What’s interesting is that brain imaging science is finally beginning to catch up to the philosophical debate about which comes first: thought in the mental world or action in the physical world. Experiments with brain imaging have demonstrated a considerable time lag of about half a second between when the brain starts firing to initiate an action (also called a decision) and when the subject becomes consciously aware of it. Based on these results, some scientists have suggested that our sense of free will in the moment may be illusory; that isn’t to say we have no free will, but rather that it may be based a lot more on unconscious processes and our habitual courses of action than is apparent to us in everyday conscious life.

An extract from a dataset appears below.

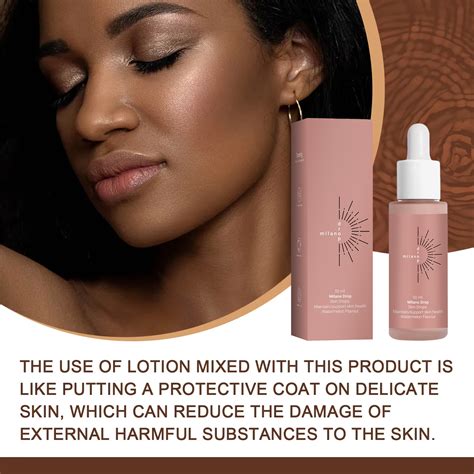 Tanning Face Serum Face Body Tanning Bed Outdoor Fine Line Repair Skin
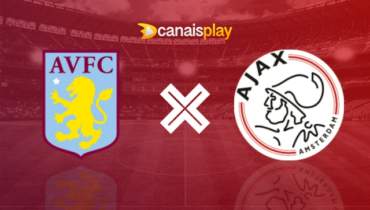 Assistir Aston Villa x Ajax ao vivo grátis 14/03/2024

However, so far these brain imaging studies have only examined actions that are executed over the span of a few seconds, such as getting subjects to move a finger to push a button. When it comes to actions or decisions that take many seconds, minutes, days or even longer to reach, most neuroscientists acknowledge that conscious awareness probably has a much bigger role to play.
Perhaps this is where memory comes into the mind-body dualism debate. After all, our memory is essential in constituting the interior mental states— the opinions, values, and experiences— which form the basis of our everyday decisions, both conscious and unconscious. Therefore, mind memory and intention may actually all be part of the same continuum of consciousness that animates us as human beings.